┌─ DOCUMENT EXCERPT
Wednesday, 6 September 2017

Billing for Kidney Transplant and Acquisition Services

Applicable standard kidney acquisition charges are identified separately by revenue code 0811 (Living Donor Kidney Acquisition) or 0812 (Cadaver Donor Kidney Acquisition). Where interim bills are submitted, the standard acquisition charge appears on the billing form for the period during which the transplant took place. This charge is in addition to the hospital's charges for services rendered directly to the Medicare recipient. 

The contractor deducts kidney acquisition charges for PPS hospitals for processing through Pricer. These costs, incurred by approved kidney transplant hospitals, are not included in the kidney transplant prospective payment. They are paid on a reasonable cost basis. Interim payment is paid as a "pass through" item. (See the Provider Reimbursement Manual, Part 1, §2802 B.8.) The contractor includes kidney acquisition charges under the appropriate revenue code in CWF

Bill Review Procedures 
The Medicare Code Editor (MCE) creates a Limited Coverage edit for kidney transplant procedure codes. Where these procedure codes are identified by MCE, the contractor checks the provider number to determine if the provider is an approved transplant center, and checks the effective approval date. The contractor shall also determine if the facility is certified for adults and/or pediatric transplants dependent upon the patient’s age. If payment is appropriate (i.e., the center is approved and the service is on or after the approval date) it overrides the limited coverage edit. 

Billing for Donor Post-Kidney Transplant Complication Services 

Expenses incurred for complications that arise with respect to the donor are covered and separately billable only if they are directly attributable to the donation surgery.
└─
┌─ STORED DATA
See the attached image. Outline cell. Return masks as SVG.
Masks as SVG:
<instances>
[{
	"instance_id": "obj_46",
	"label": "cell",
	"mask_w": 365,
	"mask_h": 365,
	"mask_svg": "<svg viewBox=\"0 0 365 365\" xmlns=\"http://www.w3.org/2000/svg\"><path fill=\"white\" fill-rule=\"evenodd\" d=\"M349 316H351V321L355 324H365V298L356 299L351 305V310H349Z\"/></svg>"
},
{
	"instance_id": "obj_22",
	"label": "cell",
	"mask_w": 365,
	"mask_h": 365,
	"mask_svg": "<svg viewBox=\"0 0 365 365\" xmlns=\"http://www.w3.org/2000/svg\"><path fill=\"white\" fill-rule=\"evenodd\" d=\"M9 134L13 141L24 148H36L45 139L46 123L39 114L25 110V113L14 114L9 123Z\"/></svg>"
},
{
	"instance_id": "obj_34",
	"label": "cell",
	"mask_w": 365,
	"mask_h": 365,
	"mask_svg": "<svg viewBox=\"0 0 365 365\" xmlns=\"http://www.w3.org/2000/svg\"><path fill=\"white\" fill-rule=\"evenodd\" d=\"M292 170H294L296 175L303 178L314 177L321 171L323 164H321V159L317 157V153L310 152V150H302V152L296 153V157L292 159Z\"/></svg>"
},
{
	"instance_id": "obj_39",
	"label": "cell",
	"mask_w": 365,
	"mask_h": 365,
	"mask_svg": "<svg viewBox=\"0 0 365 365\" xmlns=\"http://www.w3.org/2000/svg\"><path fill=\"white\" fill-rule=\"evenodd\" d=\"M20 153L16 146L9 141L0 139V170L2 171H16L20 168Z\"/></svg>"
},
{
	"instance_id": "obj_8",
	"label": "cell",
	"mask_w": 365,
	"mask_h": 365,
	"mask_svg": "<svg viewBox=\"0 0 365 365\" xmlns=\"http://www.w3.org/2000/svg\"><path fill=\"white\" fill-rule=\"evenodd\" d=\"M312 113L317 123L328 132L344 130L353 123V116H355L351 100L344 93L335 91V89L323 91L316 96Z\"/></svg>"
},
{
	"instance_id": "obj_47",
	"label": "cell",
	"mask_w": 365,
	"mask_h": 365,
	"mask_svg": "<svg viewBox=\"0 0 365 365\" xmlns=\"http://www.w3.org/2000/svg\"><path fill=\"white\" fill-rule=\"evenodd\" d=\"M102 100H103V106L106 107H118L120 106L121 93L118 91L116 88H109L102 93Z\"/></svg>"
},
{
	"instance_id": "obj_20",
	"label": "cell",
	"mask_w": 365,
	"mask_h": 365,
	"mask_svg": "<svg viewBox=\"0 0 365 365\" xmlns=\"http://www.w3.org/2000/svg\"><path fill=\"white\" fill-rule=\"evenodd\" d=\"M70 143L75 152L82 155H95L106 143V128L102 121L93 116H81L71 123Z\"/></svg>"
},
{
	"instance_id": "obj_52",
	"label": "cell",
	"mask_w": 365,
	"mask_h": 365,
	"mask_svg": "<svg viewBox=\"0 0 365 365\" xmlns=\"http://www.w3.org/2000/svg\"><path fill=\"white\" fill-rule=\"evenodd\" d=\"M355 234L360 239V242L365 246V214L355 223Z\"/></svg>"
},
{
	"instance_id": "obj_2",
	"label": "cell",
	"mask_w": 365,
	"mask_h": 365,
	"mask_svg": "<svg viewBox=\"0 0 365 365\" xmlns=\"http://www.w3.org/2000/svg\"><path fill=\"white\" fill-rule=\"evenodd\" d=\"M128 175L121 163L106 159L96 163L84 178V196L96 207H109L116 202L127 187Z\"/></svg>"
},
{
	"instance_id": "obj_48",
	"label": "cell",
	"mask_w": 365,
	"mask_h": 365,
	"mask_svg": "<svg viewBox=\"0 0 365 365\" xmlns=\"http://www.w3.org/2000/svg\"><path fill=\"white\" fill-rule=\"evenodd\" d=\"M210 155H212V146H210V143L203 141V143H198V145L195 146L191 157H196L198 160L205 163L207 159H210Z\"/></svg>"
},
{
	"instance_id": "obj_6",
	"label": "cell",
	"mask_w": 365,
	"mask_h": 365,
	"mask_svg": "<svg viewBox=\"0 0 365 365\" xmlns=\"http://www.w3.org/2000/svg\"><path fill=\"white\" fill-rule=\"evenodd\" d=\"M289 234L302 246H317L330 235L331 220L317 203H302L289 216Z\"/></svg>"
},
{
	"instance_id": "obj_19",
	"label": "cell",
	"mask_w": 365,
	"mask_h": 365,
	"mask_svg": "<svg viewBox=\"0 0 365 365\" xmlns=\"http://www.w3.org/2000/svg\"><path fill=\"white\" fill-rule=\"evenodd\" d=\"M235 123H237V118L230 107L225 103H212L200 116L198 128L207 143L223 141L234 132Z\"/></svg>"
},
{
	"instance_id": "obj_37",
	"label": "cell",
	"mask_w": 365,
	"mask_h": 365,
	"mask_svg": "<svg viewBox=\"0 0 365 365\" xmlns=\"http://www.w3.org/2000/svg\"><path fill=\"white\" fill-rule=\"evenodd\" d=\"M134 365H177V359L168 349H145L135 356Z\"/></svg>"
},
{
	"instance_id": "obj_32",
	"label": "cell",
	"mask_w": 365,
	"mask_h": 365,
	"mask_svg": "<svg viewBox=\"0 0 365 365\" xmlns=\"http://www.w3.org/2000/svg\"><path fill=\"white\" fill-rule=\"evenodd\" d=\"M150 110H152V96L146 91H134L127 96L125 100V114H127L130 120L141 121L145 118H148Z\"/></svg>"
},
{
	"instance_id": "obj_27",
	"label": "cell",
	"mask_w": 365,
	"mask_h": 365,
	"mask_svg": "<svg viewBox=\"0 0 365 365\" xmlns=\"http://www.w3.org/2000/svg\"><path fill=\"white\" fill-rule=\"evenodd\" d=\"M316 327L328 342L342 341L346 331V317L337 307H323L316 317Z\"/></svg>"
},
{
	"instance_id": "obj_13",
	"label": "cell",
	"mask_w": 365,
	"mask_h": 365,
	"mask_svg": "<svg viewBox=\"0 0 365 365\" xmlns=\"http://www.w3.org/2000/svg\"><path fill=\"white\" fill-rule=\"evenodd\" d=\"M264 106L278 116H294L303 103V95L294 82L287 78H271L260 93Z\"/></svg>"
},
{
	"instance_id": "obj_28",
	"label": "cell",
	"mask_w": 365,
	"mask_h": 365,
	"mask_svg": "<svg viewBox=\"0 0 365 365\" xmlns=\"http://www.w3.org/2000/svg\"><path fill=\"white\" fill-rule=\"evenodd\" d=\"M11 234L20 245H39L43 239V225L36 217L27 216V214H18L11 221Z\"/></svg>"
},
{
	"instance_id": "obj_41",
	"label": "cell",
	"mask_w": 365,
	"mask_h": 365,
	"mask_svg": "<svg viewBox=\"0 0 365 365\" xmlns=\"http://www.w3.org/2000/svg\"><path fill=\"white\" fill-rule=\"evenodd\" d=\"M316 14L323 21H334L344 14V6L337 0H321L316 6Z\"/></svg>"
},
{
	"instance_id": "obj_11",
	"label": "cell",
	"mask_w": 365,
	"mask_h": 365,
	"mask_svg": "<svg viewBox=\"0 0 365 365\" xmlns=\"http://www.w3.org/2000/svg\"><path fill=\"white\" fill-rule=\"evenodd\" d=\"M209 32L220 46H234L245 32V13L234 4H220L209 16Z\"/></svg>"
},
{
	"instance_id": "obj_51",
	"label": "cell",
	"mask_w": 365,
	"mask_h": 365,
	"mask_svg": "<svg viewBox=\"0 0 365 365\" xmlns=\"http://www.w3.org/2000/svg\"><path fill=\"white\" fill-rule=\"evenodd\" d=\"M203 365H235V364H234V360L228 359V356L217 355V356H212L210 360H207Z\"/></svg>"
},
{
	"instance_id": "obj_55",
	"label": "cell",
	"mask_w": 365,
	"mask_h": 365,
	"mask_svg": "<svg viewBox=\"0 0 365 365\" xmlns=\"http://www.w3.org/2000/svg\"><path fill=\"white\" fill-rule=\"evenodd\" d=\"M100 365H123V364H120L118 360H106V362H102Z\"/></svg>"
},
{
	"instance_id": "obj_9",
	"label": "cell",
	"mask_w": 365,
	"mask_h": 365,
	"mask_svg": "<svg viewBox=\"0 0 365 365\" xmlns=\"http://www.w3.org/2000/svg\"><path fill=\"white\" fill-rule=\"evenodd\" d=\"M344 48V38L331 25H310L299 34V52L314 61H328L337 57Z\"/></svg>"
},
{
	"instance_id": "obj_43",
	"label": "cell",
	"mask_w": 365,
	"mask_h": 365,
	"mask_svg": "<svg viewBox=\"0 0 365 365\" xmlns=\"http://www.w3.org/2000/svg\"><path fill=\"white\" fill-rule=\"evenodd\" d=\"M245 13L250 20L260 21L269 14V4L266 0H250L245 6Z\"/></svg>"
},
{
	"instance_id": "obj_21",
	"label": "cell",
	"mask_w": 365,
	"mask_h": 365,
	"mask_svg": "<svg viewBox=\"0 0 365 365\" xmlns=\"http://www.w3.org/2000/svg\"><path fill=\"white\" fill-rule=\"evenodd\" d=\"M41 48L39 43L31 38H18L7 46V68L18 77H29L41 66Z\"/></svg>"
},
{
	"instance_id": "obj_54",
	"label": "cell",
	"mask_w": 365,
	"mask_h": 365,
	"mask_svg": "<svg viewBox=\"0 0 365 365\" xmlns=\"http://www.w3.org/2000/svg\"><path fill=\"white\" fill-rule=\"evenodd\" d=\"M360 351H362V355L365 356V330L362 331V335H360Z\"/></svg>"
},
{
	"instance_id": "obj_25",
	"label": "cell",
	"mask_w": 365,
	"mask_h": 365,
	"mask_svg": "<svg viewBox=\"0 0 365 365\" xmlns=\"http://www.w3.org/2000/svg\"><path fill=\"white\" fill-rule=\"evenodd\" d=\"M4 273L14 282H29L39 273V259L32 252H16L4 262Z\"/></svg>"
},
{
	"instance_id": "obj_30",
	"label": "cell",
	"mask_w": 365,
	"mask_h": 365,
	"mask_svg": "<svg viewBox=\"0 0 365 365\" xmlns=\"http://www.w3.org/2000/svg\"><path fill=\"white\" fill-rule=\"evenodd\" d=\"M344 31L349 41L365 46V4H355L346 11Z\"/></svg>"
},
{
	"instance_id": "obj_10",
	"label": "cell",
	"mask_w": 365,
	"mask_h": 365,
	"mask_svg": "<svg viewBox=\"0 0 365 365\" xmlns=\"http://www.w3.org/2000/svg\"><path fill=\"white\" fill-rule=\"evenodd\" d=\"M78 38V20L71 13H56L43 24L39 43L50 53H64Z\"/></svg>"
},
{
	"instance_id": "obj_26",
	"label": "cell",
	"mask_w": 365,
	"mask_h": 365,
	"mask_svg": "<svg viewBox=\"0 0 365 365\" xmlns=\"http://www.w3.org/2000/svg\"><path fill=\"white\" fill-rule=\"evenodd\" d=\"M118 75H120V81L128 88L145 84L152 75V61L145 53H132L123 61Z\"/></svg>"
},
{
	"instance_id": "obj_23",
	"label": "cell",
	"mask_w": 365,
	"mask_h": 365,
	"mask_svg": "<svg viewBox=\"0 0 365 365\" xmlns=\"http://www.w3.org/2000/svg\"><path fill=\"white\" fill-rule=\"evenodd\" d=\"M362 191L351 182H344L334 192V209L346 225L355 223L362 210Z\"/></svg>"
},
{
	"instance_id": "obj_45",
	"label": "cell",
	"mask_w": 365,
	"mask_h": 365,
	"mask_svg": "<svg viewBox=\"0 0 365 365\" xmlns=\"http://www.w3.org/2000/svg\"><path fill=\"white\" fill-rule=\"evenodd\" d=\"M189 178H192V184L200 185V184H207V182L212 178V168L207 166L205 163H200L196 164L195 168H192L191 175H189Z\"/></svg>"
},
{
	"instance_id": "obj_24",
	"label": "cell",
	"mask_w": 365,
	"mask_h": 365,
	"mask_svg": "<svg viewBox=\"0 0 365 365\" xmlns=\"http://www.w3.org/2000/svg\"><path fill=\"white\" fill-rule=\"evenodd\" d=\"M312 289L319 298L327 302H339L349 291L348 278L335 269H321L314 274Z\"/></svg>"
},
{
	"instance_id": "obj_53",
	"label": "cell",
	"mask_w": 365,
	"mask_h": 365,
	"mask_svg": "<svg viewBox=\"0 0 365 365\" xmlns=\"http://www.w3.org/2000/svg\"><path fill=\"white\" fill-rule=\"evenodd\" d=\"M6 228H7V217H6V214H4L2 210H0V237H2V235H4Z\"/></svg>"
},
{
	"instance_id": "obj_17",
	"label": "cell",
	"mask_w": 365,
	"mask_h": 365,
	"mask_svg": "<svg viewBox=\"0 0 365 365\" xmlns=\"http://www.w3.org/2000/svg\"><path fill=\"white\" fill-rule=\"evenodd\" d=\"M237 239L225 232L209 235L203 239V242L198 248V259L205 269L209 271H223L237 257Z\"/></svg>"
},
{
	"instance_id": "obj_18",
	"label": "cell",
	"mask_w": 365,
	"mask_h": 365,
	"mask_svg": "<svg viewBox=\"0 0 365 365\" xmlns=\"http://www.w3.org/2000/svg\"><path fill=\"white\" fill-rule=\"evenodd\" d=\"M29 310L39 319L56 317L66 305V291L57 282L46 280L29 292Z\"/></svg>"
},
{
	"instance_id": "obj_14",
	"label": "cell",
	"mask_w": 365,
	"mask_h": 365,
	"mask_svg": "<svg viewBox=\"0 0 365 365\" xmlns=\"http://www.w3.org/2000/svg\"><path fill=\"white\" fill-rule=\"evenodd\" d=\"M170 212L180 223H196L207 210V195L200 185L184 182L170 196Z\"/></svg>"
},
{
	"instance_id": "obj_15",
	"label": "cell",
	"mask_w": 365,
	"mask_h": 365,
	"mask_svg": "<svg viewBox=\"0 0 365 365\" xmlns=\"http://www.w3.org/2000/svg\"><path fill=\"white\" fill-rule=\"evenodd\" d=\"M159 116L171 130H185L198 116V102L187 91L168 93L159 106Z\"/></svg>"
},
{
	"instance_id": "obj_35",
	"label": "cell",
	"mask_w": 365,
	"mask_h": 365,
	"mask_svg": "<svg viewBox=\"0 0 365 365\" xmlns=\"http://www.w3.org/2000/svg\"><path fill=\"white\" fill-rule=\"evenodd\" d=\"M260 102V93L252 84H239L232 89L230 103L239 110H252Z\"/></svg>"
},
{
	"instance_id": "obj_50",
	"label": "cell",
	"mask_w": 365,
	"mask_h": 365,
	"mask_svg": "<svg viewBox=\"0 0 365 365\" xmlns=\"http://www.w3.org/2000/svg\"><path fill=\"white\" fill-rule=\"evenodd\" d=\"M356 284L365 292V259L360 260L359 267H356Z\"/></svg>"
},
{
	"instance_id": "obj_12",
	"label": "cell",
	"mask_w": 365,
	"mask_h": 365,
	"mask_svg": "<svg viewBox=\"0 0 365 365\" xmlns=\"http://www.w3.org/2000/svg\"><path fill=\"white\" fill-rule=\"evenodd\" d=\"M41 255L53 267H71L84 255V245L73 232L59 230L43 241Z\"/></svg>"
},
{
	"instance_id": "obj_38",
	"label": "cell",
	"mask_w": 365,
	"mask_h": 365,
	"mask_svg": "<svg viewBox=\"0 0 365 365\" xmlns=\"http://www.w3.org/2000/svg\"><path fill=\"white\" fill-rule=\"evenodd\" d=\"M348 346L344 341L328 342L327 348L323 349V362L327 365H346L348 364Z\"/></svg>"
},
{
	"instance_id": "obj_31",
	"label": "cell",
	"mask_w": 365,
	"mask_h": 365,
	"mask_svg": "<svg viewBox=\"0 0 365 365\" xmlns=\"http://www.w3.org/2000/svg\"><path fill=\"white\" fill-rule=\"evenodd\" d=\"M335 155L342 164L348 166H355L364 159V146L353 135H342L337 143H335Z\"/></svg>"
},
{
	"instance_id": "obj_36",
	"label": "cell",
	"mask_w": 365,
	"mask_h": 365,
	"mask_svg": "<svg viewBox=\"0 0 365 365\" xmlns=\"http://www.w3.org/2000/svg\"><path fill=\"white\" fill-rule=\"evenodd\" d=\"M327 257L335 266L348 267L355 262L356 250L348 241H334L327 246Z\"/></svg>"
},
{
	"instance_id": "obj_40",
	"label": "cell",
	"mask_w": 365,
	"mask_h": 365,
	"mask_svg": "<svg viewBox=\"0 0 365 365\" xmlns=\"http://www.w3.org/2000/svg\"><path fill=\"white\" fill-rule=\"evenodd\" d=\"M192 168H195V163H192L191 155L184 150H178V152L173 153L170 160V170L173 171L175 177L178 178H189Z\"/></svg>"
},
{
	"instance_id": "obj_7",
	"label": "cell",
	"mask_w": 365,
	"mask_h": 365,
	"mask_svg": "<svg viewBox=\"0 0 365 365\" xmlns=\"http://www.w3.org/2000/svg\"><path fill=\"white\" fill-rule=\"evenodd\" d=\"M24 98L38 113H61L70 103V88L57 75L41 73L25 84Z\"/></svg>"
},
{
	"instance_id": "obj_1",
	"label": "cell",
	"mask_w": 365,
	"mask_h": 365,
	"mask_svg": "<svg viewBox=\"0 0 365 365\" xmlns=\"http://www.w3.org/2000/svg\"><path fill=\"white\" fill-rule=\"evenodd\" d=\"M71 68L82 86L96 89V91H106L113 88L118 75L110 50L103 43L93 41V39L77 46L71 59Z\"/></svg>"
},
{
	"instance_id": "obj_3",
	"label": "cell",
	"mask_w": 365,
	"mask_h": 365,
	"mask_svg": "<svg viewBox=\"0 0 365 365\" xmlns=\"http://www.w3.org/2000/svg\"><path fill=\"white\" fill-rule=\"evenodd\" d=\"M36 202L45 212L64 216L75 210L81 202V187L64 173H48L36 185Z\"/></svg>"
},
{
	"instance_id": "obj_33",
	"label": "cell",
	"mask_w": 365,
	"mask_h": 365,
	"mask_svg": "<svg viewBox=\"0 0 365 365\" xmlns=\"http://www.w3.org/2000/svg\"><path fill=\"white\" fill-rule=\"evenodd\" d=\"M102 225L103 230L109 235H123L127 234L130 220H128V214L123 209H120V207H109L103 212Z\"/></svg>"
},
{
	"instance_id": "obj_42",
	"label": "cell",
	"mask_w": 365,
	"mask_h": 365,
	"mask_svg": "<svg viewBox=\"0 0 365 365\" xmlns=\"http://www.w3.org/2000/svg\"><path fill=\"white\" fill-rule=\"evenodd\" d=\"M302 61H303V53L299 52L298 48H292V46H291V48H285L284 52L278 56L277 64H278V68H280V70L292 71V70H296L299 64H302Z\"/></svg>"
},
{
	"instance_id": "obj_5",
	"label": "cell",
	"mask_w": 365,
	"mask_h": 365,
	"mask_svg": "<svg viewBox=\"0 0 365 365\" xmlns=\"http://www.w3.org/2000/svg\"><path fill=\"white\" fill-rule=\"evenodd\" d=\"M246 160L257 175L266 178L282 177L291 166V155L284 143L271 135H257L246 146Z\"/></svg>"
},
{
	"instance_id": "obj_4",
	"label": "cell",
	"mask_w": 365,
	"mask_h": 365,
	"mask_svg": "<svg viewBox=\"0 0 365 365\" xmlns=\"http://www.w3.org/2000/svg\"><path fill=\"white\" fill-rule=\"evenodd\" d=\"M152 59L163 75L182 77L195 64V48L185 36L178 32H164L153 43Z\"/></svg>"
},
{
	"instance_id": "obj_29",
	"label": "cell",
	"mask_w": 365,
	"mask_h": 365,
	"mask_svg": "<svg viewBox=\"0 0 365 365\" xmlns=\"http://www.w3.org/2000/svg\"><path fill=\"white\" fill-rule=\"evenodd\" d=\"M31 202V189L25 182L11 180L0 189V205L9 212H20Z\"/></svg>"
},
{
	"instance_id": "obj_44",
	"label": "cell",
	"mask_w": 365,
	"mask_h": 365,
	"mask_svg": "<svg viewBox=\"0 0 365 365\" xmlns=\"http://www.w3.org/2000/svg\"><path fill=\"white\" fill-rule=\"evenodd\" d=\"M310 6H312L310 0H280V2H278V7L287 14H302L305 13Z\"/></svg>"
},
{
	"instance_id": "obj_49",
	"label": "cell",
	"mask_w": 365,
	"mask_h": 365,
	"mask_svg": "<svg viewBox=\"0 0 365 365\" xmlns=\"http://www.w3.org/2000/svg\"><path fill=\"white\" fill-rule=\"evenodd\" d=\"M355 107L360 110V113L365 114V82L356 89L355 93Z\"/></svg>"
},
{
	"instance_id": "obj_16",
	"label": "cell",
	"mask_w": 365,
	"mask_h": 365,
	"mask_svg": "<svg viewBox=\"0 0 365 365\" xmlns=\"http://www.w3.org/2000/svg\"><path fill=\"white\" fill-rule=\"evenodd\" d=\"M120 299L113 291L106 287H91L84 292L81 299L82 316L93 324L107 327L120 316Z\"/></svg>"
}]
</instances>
└─
→ **TASKS**
- 1) In the kidney transplant billing text, which revenue code identifies cadaver donor kidney acquisition charges?
- 2) Write out everything in the kidney transplant billing text from "Applicable standard kidney" down to "the Medicare recipient.", swapping "interim bills" for "interim claims".
The entries come from a different source than the text.

→ **SOLUTIONS TO EACH TASK**
- 1) Revenue code 0812.

- 2)
Applicable standard kidney acquisition charges are identified separately by revenue code 0811 (Living Donor Kidney Acquisition) or 0812 (Cadaver Donor Kidney Acquisition). Where interim claims are submitted, the standard acquisition charge appears on the billing form for the period during which the transplant took place. This charge is in addition to the hospital's charges for services rendered directly to the Medicare recipient.